Die so umschriebenen Voraussetzungen für die Übertragung der Substantiierungsanforderungen sind vorliegend für die vom Kläger behauptete mittelgradige depressive Episode im Rahmen einer rezidivierenden Depression erfüllt. Insbesondere ist nicht erkennbar, dass die entsprechende Diagnose ausnahmsweise eine selbständige, von der PTBS unabhängige Bedeutung hätte. Die fachärztliche Stellungnahme vom 3. Januar 2020 geht vielmehr ausdrücklich davon aus, dass die Depression Folge der Belastungsstörung sei.
cc) Soweit man schließlich unterstellen wollte, dass der Kläger unter gastroösophagialer Refluxkrankheit leidet, handelt es sich dabei offensichtlich nicht um eine schwerwiegende Erkrankung im Sinne von § 60 Abs. 7 Satz 2 AufenthG.
c) Selbst eine nachgewiesene posttraumatische Belastungsstörung oder depressive Störung ebenso wie die der schädliche Alkoholgebrauch würde nicht zu einer für den Kläger günstigeren Entscheidung führen. Die medizinische Versorgung in Pakistan ist in den staatlichen Krankenhäusern gewährleistet. Bedürftige werden dort kostenlos behandelt. Hierfür genügt bereits die Erklärung des Patienten, dass die Behandlung nicht bezahlt werden könne. Allerdings trifft dies auf schwierige Operationen, z.B. Organtransplantationen, nicht zu. Die Grundversorgung mit nahezu allen gängigen Medikamenten einschließlich Psychopharmaka ist sichergestellt. Für ärztliche Versorgung und Medikamente muss in Pakistan nur ein Bruchteil der in Deutschland hierfür anfallenden Kosten aufgewendet werden, so dass sie für weite Teile der Bevölkerung erschwinglich sind. In den modernen Krankenhäusern in den Großstädten können zudem – unter dem Vorbehalt der Finanzierbarkeit – die meisten Krankheiten behandelt werden (vgl. dazu VG Augsburg, U.v. 9.4.2018 – Au 3 K 19.30306). Selbst eine posttraumatische Belastungsstörung und eine damit im Zusammenhang stehende Depression können in Pakistan nicht nur medikamentös behandelt werden, vielmehr ist auch eine Behandlung durch Psychiater und Psychologen und mittels einer Psychotherapie möglich (vgl. VG Augsburg, U.v. 12.7.2019 – Au 3 K 19.30655).

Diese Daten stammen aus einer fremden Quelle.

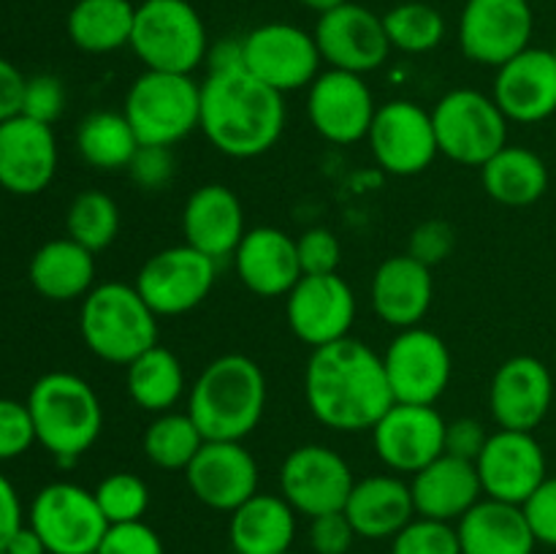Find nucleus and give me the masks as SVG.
<instances>
[{"mask_svg": "<svg viewBox=\"0 0 556 554\" xmlns=\"http://www.w3.org/2000/svg\"><path fill=\"white\" fill-rule=\"evenodd\" d=\"M489 432L476 418H456L445 424V454L459 456V459L476 462L486 445Z\"/></svg>", "mask_w": 556, "mask_h": 554, "instance_id": "3c124183", "label": "nucleus"}, {"mask_svg": "<svg viewBox=\"0 0 556 554\" xmlns=\"http://www.w3.org/2000/svg\"><path fill=\"white\" fill-rule=\"evenodd\" d=\"M204 435L195 427V421L190 418V413H177L166 411L157 413L144 429V438H141V451H144L147 459L152 462L161 470H182L193 462V456L199 454L201 445H204Z\"/></svg>", "mask_w": 556, "mask_h": 554, "instance_id": "e433bc0d", "label": "nucleus"}, {"mask_svg": "<svg viewBox=\"0 0 556 554\" xmlns=\"http://www.w3.org/2000/svg\"><path fill=\"white\" fill-rule=\"evenodd\" d=\"M266 411L264 369L244 353L217 356L201 369L188 413L206 440H244Z\"/></svg>", "mask_w": 556, "mask_h": 554, "instance_id": "7ed1b4c3", "label": "nucleus"}, {"mask_svg": "<svg viewBox=\"0 0 556 554\" xmlns=\"http://www.w3.org/2000/svg\"><path fill=\"white\" fill-rule=\"evenodd\" d=\"M462 554H535V532L525 508L481 498L456 521Z\"/></svg>", "mask_w": 556, "mask_h": 554, "instance_id": "c756f323", "label": "nucleus"}, {"mask_svg": "<svg viewBox=\"0 0 556 554\" xmlns=\"http://www.w3.org/2000/svg\"><path fill=\"white\" fill-rule=\"evenodd\" d=\"M65 231L90 253H101L119 234V206L103 190H81L68 206Z\"/></svg>", "mask_w": 556, "mask_h": 554, "instance_id": "4c0bfd02", "label": "nucleus"}, {"mask_svg": "<svg viewBox=\"0 0 556 554\" xmlns=\"http://www.w3.org/2000/svg\"><path fill=\"white\" fill-rule=\"evenodd\" d=\"M201 134L223 155L258 158L277 144L286 128L282 92L255 79L248 68L212 71L201 81Z\"/></svg>", "mask_w": 556, "mask_h": 554, "instance_id": "f03ea898", "label": "nucleus"}, {"mask_svg": "<svg viewBox=\"0 0 556 554\" xmlns=\"http://www.w3.org/2000/svg\"><path fill=\"white\" fill-rule=\"evenodd\" d=\"M345 516L351 519L358 538L367 541H386L394 538L402 527L416 519L410 483L400 476H367L353 483L351 498L345 503Z\"/></svg>", "mask_w": 556, "mask_h": 554, "instance_id": "c85d7f7f", "label": "nucleus"}, {"mask_svg": "<svg viewBox=\"0 0 556 554\" xmlns=\"http://www.w3.org/2000/svg\"><path fill=\"white\" fill-rule=\"evenodd\" d=\"M304 400L315 421L337 432H364L394 405L383 356L356 337L315 348L304 367Z\"/></svg>", "mask_w": 556, "mask_h": 554, "instance_id": "f257e3e1", "label": "nucleus"}, {"mask_svg": "<svg viewBox=\"0 0 556 554\" xmlns=\"http://www.w3.org/2000/svg\"><path fill=\"white\" fill-rule=\"evenodd\" d=\"M3 552H9V554H49L47 546H43L41 536H38L30 525H22L20 530L14 532V538H11L9 546H5Z\"/></svg>", "mask_w": 556, "mask_h": 554, "instance_id": "6e6d98bb", "label": "nucleus"}, {"mask_svg": "<svg viewBox=\"0 0 556 554\" xmlns=\"http://www.w3.org/2000/svg\"><path fill=\"white\" fill-rule=\"evenodd\" d=\"M123 114L139 144L174 147L199 128L201 85L190 74L144 68L125 92Z\"/></svg>", "mask_w": 556, "mask_h": 554, "instance_id": "0eeeda50", "label": "nucleus"}, {"mask_svg": "<svg viewBox=\"0 0 556 554\" xmlns=\"http://www.w3.org/2000/svg\"><path fill=\"white\" fill-rule=\"evenodd\" d=\"M304 5H307L309 11H315V14H326V11H331V9H337V5H342V3H348V0H302Z\"/></svg>", "mask_w": 556, "mask_h": 554, "instance_id": "4d7b16f0", "label": "nucleus"}, {"mask_svg": "<svg viewBox=\"0 0 556 554\" xmlns=\"http://www.w3.org/2000/svg\"><path fill=\"white\" fill-rule=\"evenodd\" d=\"M394 402L434 405L454 375V358L440 335L424 326L402 329L383 353Z\"/></svg>", "mask_w": 556, "mask_h": 554, "instance_id": "f8f14e48", "label": "nucleus"}, {"mask_svg": "<svg viewBox=\"0 0 556 554\" xmlns=\"http://www.w3.org/2000/svg\"><path fill=\"white\" fill-rule=\"evenodd\" d=\"M136 5L130 0H76L68 11L71 43L87 54H109L130 47Z\"/></svg>", "mask_w": 556, "mask_h": 554, "instance_id": "72a5a7b5", "label": "nucleus"}, {"mask_svg": "<svg viewBox=\"0 0 556 554\" xmlns=\"http://www.w3.org/2000/svg\"><path fill=\"white\" fill-rule=\"evenodd\" d=\"M367 141L378 166L394 177L427 172L440 155L432 112L405 98L378 106Z\"/></svg>", "mask_w": 556, "mask_h": 554, "instance_id": "4468645a", "label": "nucleus"}, {"mask_svg": "<svg viewBox=\"0 0 556 554\" xmlns=\"http://www.w3.org/2000/svg\"><path fill=\"white\" fill-rule=\"evenodd\" d=\"M27 525L41 536L49 554H96L109 530L96 494L71 481L38 489Z\"/></svg>", "mask_w": 556, "mask_h": 554, "instance_id": "1a4fd4ad", "label": "nucleus"}, {"mask_svg": "<svg viewBox=\"0 0 556 554\" xmlns=\"http://www.w3.org/2000/svg\"><path fill=\"white\" fill-rule=\"evenodd\" d=\"M258 462L242 440H204L199 454L185 467V481L206 508L231 514L258 492Z\"/></svg>", "mask_w": 556, "mask_h": 554, "instance_id": "412c9836", "label": "nucleus"}, {"mask_svg": "<svg viewBox=\"0 0 556 554\" xmlns=\"http://www.w3.org/2000/svg\"><path fill=\"white\" fill-rule=\"evenodd\" d=\"M27 76L11 60L0 58V123L22 114Z\"/></svg>", "mask_w": 556, "mask_h": 554, "instance_id": "603ef678", "label": "nucleus"}, {"mask_svg": "<svg viewBox=\"0 0 556 554\" xmlns=\"http://www.w3.org/2000/svg\"><path fill=\"white\" fill-rule=\"evenodd\" d=\"M286 318L293 335L315 351L351 337L356 320V293L337 272L302 275L286 297Z\"/></svg>", "mask_w": 556, "mask_h": 554, "instance_id": "f3484780", "label": "nucleus"}, {"mask_svg": "<svg viewBox=\"0 0 556 554\" xmlns=\"http://www.w3.org/2000/svg\"><path fill=\"white\" fill-rule=\"evenodd\" d=\"M532 27L530 0H467L459 16L462 54L500 68L530 47Z\"/></svg>", "mask_w": 556, "mask_h": 554, "instance_id": "2eb2a0df", "label": "nucleus"}, {"mask_svg": "<svg viewBox=\"0 0 556 554\" xmlns=\"http://www.w3.org/2000/svg\"><path fill=\"white\" fill-rule=\"evenodd\" d=\"M481 182L497 204L530 206L548 190V168L530 147L505 144L481 166Z\"/></svg>", "mask_w": 556, "mask_h": 554, "instance_id": "473e14b6", "label": "nucleus"}, {"mask_svg": "<svg viewBox=\"0 0 556 554\" xmlns=\"http://www.w3.org/2000/svg\"><path fill=\"white\" fill-rule=\"evenodd\" d=\"M369 297L375 315L383 324L400 331L421 326L434 299L432 269L407 253L391 255L375 269Z\"/></svg>", "mask_w": 556, "mask_h": 554, "instance_id": "bb28decb", "label": "nucleus"}, {"mask_svg": "<svg viewBox=\"0 0 556 554\" xmlns=\"http://www.w3.org/2000/svg\"><path fill=\"white\" fill-rule=\"evenodd\" d=\"M215 264L217 261L190 248L188 242L174 244V248L157 250L141 264L134 286L157 318L161 315L174 318V315L195 310L210 297L217 277Z\"/></svg>", "mask_w": 556, "mask_h": 554, "instance_id": "9d476101", "label": "nucleus"}, {"mask_svg": "<svg viewBox=\"0 0 556 554\" xmlns=\"http://www.w3.org/2000/svg\"><path fill=\"white\" fill-rule=\"evenodd\" d=\"M174 166L177 161H174L172 147L141 144L134 161L128 163V172L141 190H163L174 179Z\"/></svg>", "mask_w": 556, "mask_h": 554, "instance_id": "09e8293b", "label": "nucleus"}, {"mask_svg": "<svg viewBox=\"0 0 556 554\" xmlns=\"http://www.w3.org/2000/svg\"><path fill=\"white\" fill-rule=\"evenodd\" d=\"M356 538L358 536L345 511H331V514L309 519L307 541L315 554H353Z\"/></svg>", "mask_w": 556, "mask_h": 554, "instance_id": "de8ad7c7", "label": "nucleus"}, {"mask_svg": "<svg viewBox=\"0 0 556 554\" xmlns=\"http://www.w3.org/2000/svg\"><path fill=\"white\" fill-rule=\"evenodd\" d=\"M483 498L525 505L548 478L546 451L532 432L497 429L476 459Z\"/></svg>", "mask_w": 556, "mask_h": 554, "instance_id": "6ab92c4d", "label": "nucleus"}, {"mask_svg": "<svg viewBox=\"0 0 556 554\" xmlns=\"http://www.w3.org/2000/svg\"><path fill=\"white\" fill-rule=\"evenodd\" d=\"M244 210L226 185H201L188 196L182 210V234L190 248L201 250L212 261L233 255L244 237Z\"/></svg>", "mask_w": 556, "mask_h": 554, "instance_id": "a878e982", "label": "nucleus"}, {"mask_svg": "<svg viewBox=\"0 0 556 554\" xmlns=\"http://www.w3.org/2000/svg\"><path fill=\"white\" fill-rule=\"evenodd\" d=\"M33 443H38V440L27 402L0 396V462L27 454Z\"/></svg>", "mask_w": 556, "mask_h": 554, "instance_id": "79ce46f5", "label": "nucleus"}, {"mask_svg": "<svg viewBox=\"0 0 556 554\" xmlns=\"http://www.w3.org/2000/svg\"><path fill=\"white\" fill-rule=\"evenodd\" d=\"M206 63H210V74L212 71L242 68L244 65L242 38H223V41H217L215 47H210V52H206Z\"/></svg>", "mask_w": 556, "mask_h": 554, "instance_id": "5fc2aeb1", "label": "nucleus"}, {"mask_svg": "<svg viewBox=\"0 0 556 554\" xmlns=\"http://www.w3.org/2000/svg\"><path fill=\"white\" fill-rule=\"evenodd\" d=\"M296 538V511L282 494L255 492L231 511L228 541L237 554H286Z\"/></svg>", "mask_w": 556, "mask_h": 554, "instance_id": "7c9ffc66", "label": "nucleus"}, {"mask_svg": "<svg viewBox=\"0 0 556 554\" xmlns=\"http://www.w3.org/2000/svg\"><path fill=\"white\" fill-rule=\"evenodd\" d=\"M79 331L90 353L128 367L136 356L157 345V315L136 286L109 280L81 299Z\"/></svg>", "mask_w": 556, "mask_h": 554, "instance_id": "39448f33", "label": "nucleus"}, {"mask_svg": "<svg viewBox=\"0 0 556 554\" xmlns=\"http://www.w3.org/2000/svg\"><path fill=\"white\" fill-rule=\"evenodd\" d=\"M139 147V136L123 112H90L76 128V150L98 172L128 168Z\"/></svg>", "mask_w": 556, "mask_h": 554, "instance_id": "c9c22d12", "label": "nucleus"}, {"mask_svg": "<svg viewBox=\"0 0 556 554\" xmlns=\"http://www.w3.org/2000/svg\"><path fill=\"white\" fill-rule=\"evenodd\" d=\"M410 492L416 516L451 521V525L459 521L483 498L476 462L459 459V456L451 454H440L427 467L413 473Z\"/></svg>", "mask_w": 556, "mask_h": 554, "instance_id": "cd10ccee", "label": "nucleus"}, {"mask_svg": "<svg viewBox=\"0 0 556 554\" xmlns=\"http://www.w3.org/2000/svg\"><path fill=\"white\" fill-rule=\"evenodd\" d=\"M375 112L378 103L362 74L326 68L307 87L309 123L315 134L331 144H356L367 139Z\"/></svg>", "mask_w": 556, "mask_h": 554, "instance_id": "dca6fc26", "label": "nucleus"}, {"mask_svg": "<svg viewBox=\"0 0 556 554\" xmlns=\"http://www.w3.org/2000/svg\"><path fill=\"white\" fill-rule=\"evenodd\" d=\"M239 280L258 297H288L302 277L296 239L275 226L248 228L233 250Z\"/></svg>", "mask_w": 556, "mask_h": 554, "instance_id": "393cba45", "label": "nucleus"}, {"mask_svg": "<svg viewBox=\"0 0 556 554\" xmlns=\"http://www.w3.org/2000/svg\"><path fill=\"white\" fill-rule=\"evenodd\" d=\"M286 554H293V552H286Z\"/></svg>", "mask_w": 556, "mask_h": 554, "instance_id": "052dcab7", "label": "nucleus"}, {"mask_svg": "<svg viewBox=\"0 0 556 554\" xmlns=\"http://www.w3.org/2000/svg\"><path fill=\"white\" fill-rule=\"evenodd\" d=\"M456 248V231L448 221H440V217H432V221H424L413 228L410 242H407V255L416 261H421L424 266H438L454 253Z\"/></svg>", "mask_w": 556, "mask_h": 554, "instance_id": "c03bdc74", "label": "nucleus"}, {"mask_svg": "<svg viewBox=\"0 0 556 554\" xmlns=\"http://www.w3.org/2000/svg\"><path fill=\"white\" fill-rule=\"evenodd\" d=\"M27 277L36 293L49 302L85 299L96 288V253L71 237L49 239L33 253Z\"/></svg>", "mask_w": 556, "mask_h": 554, "instance_id": "2f4dec72", "label": "nucleus"}, {"mask_svg": "<svg viewBox=\"0 0 556 554\" xmlns=\"http://www.w3.org/2000/svg\"><path fill=\"white\" fill-rule=\"evenodd\" d=\"M440 155L462 166L481 168L508 144V123L492 96L470 87L445 92L432 109Z\"/></svg>", "mask_w": 556, "mask_h": 554, "instance_id": "6e6552de", "label": "nucleus"}, {"mask_svg": "<svg viewBox=\"0 0 556 554\" xmlns=\"http://www.w3.org/2000/svg\"><path fill=\"white\" fill-rule=\"evenodd\" d=\"M96 554H166V549H163L161 536L141 519L109 525Z\"/></svg>", "mask_w": 556, "mask_h": 554, "instance_id": "49530a36", "label": "nucleus"}, {"mask_svg": "<svg viewBox=\"0 0 556 554\" xmlns=\"http://www.w3.org/2000/svg\"><path fill=\"white\" fill-rule=\"evenodd\" d=\"M521 508L535 532V541L556 549V476H548Z\"/></svg>", "mask_w": 556, "mask_h": 554, "instance_id": "8fccbe9b", "label": "nucleus"}, {"mask_svg": "<svg viewBox=\"0 0 556 554\" xmlns=\"http://www.w3.org/2000/svg\"><path fill=\"white\" fill-rule=\"evenodd\" d=\"M244 68L277 92L309 87L320 74V49L313 33L291 22H266L242 38Z\"/></svg>", "mask_w": 556, "mask_h": 554, "instance_id": "9b49d317", "label": "nucleus"}, {"mask_svg": "<svg viewBox=\"0 0 556 554\" xmlns=\"http://www.w3.org/2000/svg\"><path fill=\"white\" fill-rule=\"evenodd\" d=\"M92 494H96L109 525L141 521L150 508V487L136 473H112L92 489Z\"/></svg>", "mask_w": 556, "mask_h": 554, "instance_id": "ea45409f", "label": "nucleus"}, {"mask_svg": "<svg viewBox=\"0 0 556 554\" xmlns=\"http://www.w3.org/2000/svg\"><path fill=\"white\" fill-rule=\"evenodd\" d=\"M353 483L345 456L320 443L296 445L280 467V494L307 519L345 508Z\"/></svg>", "mask_w": 556, "mask_h": 554, "instance_id": "ddd939ff", "label": "nucleus"}, {"mask_svg": "<svg viewBox=\"0 0 556 554\" xmlns=\"http://www.w3.org/2000/svg\"><path fill=\"white\" fill-rule=\"evenodd\" d=\"M58 172V139L52 125L16 114L0 123V188L14 196H36Z\"/></svg>", "mask_w": 556, "mask_h": 554, "instance_id": "5701e85b", "label": "nucleus"}, {"mask_svg": "<svg viewBox=\"0 0 556 554\" xmlns=\"http://www.w3.org/2000/svg\"><path fill=\"white\" fill-rule=\"evenodd\" d=\"M391 554H462L456 525L416 516L391 538Z\"/></svg>", "mask_w": 556, "mask_h": 554, "instance_id": "a19ab883", "label": "nucleus"}, {"mask_svg": "<svg viewBox=\"0 0 556 554\" xmlns=\"http://www.w3.org/2000/svg\"><path fill=\"white\" fill-rule=\"evenodd\" d=\"M552 52H554V58H556V43H554V49H552Z\"/></svg>", "mask_w": 556, "mask_h": 554, "instance_id": "13d9d810", "label": "nucleus"}, {"mask_svg": "<svg viewBox=\"0 0 556 554\" xmlns=\"http://www.w3.org/2000/svg\"><path fill=\"white\" fill-rule=\"evenodd\" d=\"M296 253L302 275H334L340 266L342 248L340 239L329 228H307L296 239Z\"/></svg>", "mask_w": 556, "mask_h": 554, "instance_id": "37998d69", "label": "nucleus"}, {"mask_svg": "<svg viewBox=\"0 0 556 554\" xmlns=\"http://www.w3.org/2000/svg\"><path fill=\"white\" fill-rule=\"evenodd\" d=\"M36 440L60 462L71 465L96 445L103 429V407L96 389L74 373L41 375L27 394Z\"/></svg>", "mask_w": 556, "mask_h": 554, "instance_id": "20e7f679", "label": "nucleus"}, {"mask_svg": "<svg viewBox=\"0 0 556 554\" xmlns=\"http://www.w3.org/2000/svg\"><path fill=\"white\" fill-rule=\"evenodd\" d=\"M130 49L147 71L193 74L210 52L204 20L188 0H141Z\"/></svg>", "mask_w": 556, "mask_h": 554, "instance_id": "423d86ee", "label": "nucleus"}, {"mask_svg": "<svg viewBox=\"0 0 556 554\" xmlns=\"http://www.w3.org/2000/svg\"><path fill=\"white\" fill-rule=\"evenodd\" d=\"M0 554H9V552H0Z\"/></svg>", "mask_w": 556, "mask_h": 554, "instance_id": "bf43d9fd", "label": "nucleus"}, {"mask_svg": "<svg viewBox=\"0 0 556 554\" xmlns=\"http://www.w3.org/2000/svg\"><path fill=\"white\" fill-rule=\"evenodd\" d=\"M128 394L141 411L166 413L179 402L185 391V369L177 353L163 345H152L128 364Z\"/></svg>", "mask_w": 556, "mask_h": 554, "instance_id": "f704fd0d", "label": "nucleus"}, {"mask_svg": "<svg viewBox=\"0 0 556 554\" xmlns=\"http://www.w3.org/2000/svg\"><path fill=\"white\" fill-rule=\"evenodd\" d=\"M445 418L434 405L394 402L369 432L378 459L394 473H418L445 454Z\"/></svg>", "mask_w": 556, "mask_h": 554, "instance_id": "aec40b11", "label": "nucleus"}, {"mask_svg": "<svg viewBox=\"0 0 556 554\" xmlns=\"http://www.w3.org/2000/svg\"><path fill=\"white\" fill-rule=\"evenodd\" d=\"M554 402V378L535 356H510L489 386V411L500 429L535 432Z\"/></svg>", "mask_w": 556, "mask_h": 554, "instance_id": "4be33fe9", "label": "nucleus"}, {"mask_svg": "<svg viewBox=\"0 0 556 554\" xmlns=\"http://www.w3.org/2000/svg\"><path fill=\"white\" fill-rule=\"evenodd\" d=\"M313 36L324 63L351 74L378 71L391 52L383 16L351 0L320 14Z\"/></svg>", "mask_w": 556, "mask_h": 554, "instance_id": "a211bd4d", "label": "nucleus"}, {"mask_svg": "<svg viewBox=\"0 0 556 554\" xmlns=\"http://www.w3.org/2000/svg\"><path fill=\"white\" fill-rule=\"evenodd\" d=\"M65 109V87L58 76L36 74L27 79L25 98H22V114L38 123L52 125Z\"/></svg>", "mask_w": 556, "mask_h": 554, "instance_id": "a18cd8bd", "label": "nucleus"}, {"mask_svg": "<svg viewBox=\"0 0 556 554\" xmlns=\"http://www.w3.org/2000/svg\"><path fill=\"white\" fill-rule=\"evenodd\" d=\"M383 27L391 49H400L405 54L432 52L445 38L443 14L434 5L418 3V0L400 3L391 11H386Z\"/></svg>", "mask_w": 556, "mask_h": 554, "instance_id": "58836bf2", "label": "nucleus"}, {"mask_svg": "<svg viewBox=\"0 0 556 554\" xmlns=\"http://www.w3.org/2000/svg\"><path fill=\"white\" fill-rule=\"evenodd\" d=\"M25 525V511H22L20 492L14 483L0 473V552L9 546L14 532Z\"/></svg>", "mask_w": 556, "mask_h": 554, "instance_id": "864d4df0", "label": "nucleus"}, {"mask_svg": "<svg viewBox=\"0 0 556 554\" xmlns=\"http://www.w3.org/2000/svg\"><path fill=\"white\" fill-rule=\"evenodd\" d=\"M492 98L510 123H543L556 112V58L552 49L527 47L494 76Z\"/></svg>", "mask_w": 556, "mask_h": 554, "instance_id": "b1692460", "label": "nucleus"}]
</instances>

3. Die Entscheidung des Bundesamts, das gesetzliche Einreise- und Aufenthaltsverbot auf 30 Monate ab dem Tag der Abschiebung zu befristen, weist keine Rechtsfehler auf. Die Länge der Frist liegt im Rahmen des § 11 Abs. 3 Satz 2 AufenthG. Dass insoweit besondere Umstände vorlägen, die eine Verkürzung der Frist als zwingend erscheinen ließen, ist weder dargetan noch sonst ersichtlich.
Der Ausspruch über die Kosten beruht auf § 154 Abs. 1 VwGO. Gerichtskosten werden nicht erhoben (§ 83b AsylG). Der Ausspruch über die vorläufige Vollstreckbarkeit folgt aus § 167 Abs. 1 VwGO i.V.m. §§ 708 ff. ZPO.